When a resource type has `inheritFromParent` enabled, the engine walks up the tree. If Alice is a `viewer` on workspace `eng`, she's also a `viewer` on project `api` (a child of `eng`) and document `spec` (a grandchild).

This combines with implied relations. Alice as `editor` on workspace `eng` gets `viewer` access to everything underneath.

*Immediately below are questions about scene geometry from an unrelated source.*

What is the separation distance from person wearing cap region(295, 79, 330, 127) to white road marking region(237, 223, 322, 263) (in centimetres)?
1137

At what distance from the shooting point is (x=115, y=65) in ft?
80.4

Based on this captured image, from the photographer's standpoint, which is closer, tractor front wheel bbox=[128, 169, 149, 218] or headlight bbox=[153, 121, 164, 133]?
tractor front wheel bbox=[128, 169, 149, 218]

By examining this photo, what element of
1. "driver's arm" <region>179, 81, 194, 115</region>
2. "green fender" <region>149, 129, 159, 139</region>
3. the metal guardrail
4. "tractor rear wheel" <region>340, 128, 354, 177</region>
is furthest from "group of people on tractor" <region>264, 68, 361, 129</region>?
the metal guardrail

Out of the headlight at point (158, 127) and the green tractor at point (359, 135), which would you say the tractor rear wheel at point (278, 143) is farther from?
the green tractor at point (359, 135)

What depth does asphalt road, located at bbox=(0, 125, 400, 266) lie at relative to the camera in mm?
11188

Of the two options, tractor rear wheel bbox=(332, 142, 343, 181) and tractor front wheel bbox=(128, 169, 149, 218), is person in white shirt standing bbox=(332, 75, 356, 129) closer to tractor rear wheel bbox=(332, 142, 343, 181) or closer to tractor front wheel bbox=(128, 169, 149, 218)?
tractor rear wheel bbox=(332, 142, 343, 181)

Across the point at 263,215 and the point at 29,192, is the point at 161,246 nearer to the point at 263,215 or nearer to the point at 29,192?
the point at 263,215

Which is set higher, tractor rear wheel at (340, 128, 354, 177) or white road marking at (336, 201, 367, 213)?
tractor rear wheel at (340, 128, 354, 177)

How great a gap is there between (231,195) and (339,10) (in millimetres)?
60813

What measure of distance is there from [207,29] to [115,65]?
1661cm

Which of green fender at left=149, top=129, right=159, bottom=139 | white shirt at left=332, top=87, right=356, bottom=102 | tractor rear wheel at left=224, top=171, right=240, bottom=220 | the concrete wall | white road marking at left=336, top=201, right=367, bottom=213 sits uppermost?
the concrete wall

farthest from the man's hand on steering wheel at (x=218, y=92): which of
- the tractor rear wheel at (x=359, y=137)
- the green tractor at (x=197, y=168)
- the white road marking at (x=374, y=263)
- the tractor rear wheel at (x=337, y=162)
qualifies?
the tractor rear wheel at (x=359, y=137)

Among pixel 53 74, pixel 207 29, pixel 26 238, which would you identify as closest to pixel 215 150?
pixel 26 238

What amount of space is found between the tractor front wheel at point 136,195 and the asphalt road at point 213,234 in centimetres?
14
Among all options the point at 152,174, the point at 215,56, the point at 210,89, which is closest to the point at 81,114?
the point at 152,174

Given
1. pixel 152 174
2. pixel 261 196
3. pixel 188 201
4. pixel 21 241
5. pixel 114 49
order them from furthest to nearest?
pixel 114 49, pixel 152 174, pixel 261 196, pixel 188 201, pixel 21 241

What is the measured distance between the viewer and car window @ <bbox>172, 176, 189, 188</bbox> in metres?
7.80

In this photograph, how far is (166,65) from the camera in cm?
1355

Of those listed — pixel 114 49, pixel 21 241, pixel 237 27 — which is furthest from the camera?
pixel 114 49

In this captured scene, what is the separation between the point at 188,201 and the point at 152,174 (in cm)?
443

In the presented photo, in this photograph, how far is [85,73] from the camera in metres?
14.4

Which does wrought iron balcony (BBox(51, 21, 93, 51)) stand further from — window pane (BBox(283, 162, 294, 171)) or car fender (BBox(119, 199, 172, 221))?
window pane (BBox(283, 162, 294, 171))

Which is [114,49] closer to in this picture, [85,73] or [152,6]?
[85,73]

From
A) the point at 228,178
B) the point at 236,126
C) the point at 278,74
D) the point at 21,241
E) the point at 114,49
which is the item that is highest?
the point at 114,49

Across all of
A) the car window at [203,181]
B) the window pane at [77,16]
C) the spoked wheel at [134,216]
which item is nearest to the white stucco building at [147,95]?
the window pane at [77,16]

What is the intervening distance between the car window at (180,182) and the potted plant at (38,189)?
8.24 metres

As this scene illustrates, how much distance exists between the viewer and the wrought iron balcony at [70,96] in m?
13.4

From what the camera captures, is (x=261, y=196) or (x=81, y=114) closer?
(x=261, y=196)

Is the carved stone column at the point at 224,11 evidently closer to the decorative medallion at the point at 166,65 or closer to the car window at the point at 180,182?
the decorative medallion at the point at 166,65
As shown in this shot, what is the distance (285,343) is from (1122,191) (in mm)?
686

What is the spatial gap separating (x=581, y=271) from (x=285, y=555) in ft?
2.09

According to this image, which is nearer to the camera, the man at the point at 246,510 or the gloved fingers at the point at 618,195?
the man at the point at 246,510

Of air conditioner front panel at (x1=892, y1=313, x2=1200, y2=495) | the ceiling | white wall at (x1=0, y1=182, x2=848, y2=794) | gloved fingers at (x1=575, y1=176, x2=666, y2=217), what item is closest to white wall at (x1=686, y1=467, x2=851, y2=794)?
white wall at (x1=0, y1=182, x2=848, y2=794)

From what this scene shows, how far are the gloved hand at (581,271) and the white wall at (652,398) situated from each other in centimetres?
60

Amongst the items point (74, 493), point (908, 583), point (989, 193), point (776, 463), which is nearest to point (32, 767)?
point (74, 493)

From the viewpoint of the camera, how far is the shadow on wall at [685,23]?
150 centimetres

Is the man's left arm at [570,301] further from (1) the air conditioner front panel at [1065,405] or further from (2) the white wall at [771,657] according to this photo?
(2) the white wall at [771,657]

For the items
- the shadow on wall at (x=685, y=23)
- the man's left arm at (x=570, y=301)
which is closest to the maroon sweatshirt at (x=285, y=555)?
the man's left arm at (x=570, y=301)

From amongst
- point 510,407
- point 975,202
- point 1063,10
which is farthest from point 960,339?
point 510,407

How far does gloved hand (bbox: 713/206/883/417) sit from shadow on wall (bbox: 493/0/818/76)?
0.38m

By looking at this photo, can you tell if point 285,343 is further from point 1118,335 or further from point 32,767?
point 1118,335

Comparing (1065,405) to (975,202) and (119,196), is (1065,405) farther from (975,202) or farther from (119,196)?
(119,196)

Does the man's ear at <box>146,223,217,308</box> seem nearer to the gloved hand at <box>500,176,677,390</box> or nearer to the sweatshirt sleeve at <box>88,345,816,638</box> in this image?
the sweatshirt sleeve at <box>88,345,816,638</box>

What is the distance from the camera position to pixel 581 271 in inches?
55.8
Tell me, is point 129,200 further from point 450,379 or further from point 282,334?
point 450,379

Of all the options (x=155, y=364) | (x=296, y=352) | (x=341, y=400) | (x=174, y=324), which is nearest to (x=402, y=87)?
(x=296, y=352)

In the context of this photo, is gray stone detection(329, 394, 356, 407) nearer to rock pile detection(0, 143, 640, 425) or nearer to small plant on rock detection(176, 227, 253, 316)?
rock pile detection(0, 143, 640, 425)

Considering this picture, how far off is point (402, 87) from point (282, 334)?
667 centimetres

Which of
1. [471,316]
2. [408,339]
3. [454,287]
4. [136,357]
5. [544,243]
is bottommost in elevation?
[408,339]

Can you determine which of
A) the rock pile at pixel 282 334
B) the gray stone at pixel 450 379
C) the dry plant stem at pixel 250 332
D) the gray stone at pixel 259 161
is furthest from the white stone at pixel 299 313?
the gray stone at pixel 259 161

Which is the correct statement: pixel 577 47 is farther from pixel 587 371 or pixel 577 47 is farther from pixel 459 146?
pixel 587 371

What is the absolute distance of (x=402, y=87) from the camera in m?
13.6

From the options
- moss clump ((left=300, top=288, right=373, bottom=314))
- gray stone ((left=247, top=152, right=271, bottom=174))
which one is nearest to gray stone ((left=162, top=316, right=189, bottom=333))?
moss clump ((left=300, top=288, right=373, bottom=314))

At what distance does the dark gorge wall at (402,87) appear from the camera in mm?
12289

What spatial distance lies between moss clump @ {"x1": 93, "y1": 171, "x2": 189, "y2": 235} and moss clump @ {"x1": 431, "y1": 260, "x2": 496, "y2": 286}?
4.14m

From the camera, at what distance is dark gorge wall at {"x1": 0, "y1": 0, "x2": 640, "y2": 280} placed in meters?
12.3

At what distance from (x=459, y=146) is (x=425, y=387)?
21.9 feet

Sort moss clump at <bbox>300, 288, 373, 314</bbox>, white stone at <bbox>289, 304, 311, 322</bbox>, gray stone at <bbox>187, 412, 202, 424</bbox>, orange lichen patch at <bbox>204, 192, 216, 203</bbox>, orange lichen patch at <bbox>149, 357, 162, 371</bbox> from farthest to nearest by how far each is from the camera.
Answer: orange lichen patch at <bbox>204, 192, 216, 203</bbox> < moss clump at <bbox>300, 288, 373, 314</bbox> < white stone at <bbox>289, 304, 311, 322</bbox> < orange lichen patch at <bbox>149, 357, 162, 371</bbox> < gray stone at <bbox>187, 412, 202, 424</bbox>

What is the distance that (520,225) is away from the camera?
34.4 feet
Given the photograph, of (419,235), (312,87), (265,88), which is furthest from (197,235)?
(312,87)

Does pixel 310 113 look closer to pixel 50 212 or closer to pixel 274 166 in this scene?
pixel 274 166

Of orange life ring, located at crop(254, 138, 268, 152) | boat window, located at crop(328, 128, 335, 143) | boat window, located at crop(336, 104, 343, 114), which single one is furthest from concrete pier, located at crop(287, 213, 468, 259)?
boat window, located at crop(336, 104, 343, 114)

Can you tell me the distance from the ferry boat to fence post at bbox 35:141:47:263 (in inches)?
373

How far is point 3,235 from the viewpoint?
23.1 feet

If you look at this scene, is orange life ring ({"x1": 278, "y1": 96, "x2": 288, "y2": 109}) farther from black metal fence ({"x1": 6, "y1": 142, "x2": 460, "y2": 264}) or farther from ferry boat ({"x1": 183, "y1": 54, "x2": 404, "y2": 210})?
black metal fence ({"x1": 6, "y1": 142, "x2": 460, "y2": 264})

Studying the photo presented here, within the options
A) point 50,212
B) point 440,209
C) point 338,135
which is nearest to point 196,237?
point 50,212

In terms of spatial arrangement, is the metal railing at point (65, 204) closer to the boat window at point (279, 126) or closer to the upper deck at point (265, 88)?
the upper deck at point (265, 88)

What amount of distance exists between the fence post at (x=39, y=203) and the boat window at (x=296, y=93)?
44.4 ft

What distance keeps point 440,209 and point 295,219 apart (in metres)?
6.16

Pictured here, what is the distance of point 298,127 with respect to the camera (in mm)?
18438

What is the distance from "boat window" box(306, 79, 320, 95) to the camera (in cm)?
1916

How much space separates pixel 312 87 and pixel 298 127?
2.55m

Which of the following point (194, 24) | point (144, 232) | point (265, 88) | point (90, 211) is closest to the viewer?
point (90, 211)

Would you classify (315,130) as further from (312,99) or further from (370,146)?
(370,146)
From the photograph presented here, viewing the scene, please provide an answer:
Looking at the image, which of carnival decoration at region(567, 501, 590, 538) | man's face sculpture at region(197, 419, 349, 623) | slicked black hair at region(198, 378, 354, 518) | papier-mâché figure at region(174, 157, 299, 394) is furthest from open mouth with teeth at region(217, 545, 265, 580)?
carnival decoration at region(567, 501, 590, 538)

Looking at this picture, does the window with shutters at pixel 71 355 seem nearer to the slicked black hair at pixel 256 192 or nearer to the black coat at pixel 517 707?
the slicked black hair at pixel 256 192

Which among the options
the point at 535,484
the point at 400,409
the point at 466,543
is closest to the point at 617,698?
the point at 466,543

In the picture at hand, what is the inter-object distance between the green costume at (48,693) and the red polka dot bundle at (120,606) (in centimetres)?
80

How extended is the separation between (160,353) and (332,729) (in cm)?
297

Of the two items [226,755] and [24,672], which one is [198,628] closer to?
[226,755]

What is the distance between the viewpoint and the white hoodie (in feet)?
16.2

## Custom permission rules

Override the defaults by passing `permissionRules` to the config:

```typescript theme={"system"}
const rebac = createReBACModule({
  permissionRules: {
    wiki: {
      implies: {
        admin: ['editor', 'viewer', 'commenter'],
        editor: ['viewer', 'commenter'],
        commenter: ['viewer'],
      },
      inheritFromParent: true,
    },
    secret: {
      implies: { owner: ['viewer'] },
      // no inheritFromParent - secrets don't inherit from parent
    },
  },
}, db);
```

You can also limit which permissions inherit by passing an array:

```typescript theme={"system"}
permissionRules: {
  file: {
    implies: { owner: ['editor', 'viewer'], editor: ['viewer'] },
    inheritFromParent: ['viewer'], // only viewer inherits, not editor
  },
}
```

## Listing and expansion

### List objects

Find all objects of a type that a subject can access:

```typescript theme={"system"}
const projects = await rebac.listObjects({
  subjectType: 'user',
  subjectId: 'alice',
  permission: 'viewer',
  objectType: 'project',
});
// projects.data = ['api', 'web']
```

### List subjects

Find all subjects that have a permission on an object:

```typescript theme={"system"}
const editors = await rebac.listSubjects({
  objectType: 'project',
  objectId: 'api',
  permission: 'editor',
  subjectType: 'user',
});
// editors.data = ['alice', 'bob']
```

### Expand

Get all relationships for an entity (as both subject and object):

```typescript theme={"system"}
const rels = await rebac.expand({ type: 'user', id: 'alice' });
// rels.data = [{ relation: 'owner', objectType: 'org', objectId: 'acme', ... }, ...]
```

## Agent integration

Agents are first-class subjects. Use `subjectType: 'agent'` with the agent's ID:

```typescript theme={"system"}
await rebac.addRelationship({
  subjectType: 'agent',
  subjectId: agentId,
  relation: 'viewer',
  objectType: 'project',
  objectId: 'api',
});

const allowed = await rebac.check({
  subjectType: 'agent',
  subjectId: agentId,
  permission: 'viewer',
  objectType: 'document',
  objectId: 'spec',
});
```

This works with the existing KavachOS permission system. Use ReBAC for resource-level authorization and the existing `kavach_permissions` table for tool/action-level authorization.

## Depth limiting

The `maxDepth` config caps how many parent hops the engine will traverse. Default is 10. Set it lower if your hierarchy is shallow and you want faster checks:

```typescript theme={"system"}
const rebac = createReBACModule({ maxDepth: 5 }, db);
```

## Comparison with alternatives

| Feature               | KavachOS ReBAC        | Google Zanzibar | SpiceDB              | WorkOS FGA |
| --------------------- | --------------------- | --------------- | -------------------- | ---------- |
| Relationship tuples   | Yes                   | Yes             | Yes                  | Yes        |
| Resource hierarchy    | Built-in              | Userland        | Userland             | Userland   |
| Permission derivation | Config-driven         | Schema DSL      | Schema DSL           | JSON model |
| Agent-first           | Yes                   | No              | No                   | No         |
| Self-hosted           | Yes                   | No              | Yes                  | No         |
| Depth limiting        | Configurable          | Internal        | Internal             | Internal   |
| Database              | SQLite/Postgres/MySQL | Spanner         | CockroachDB/Postgres | Managed    |

KavachOS ReBAC is opinionated toward the common hierarchy pattern (org > workspace > project > resource) with sensible defaults. Zanzibar and SpiceDB are more general but require you to write a schema DSL. WorkOS FGA is SaaS-only.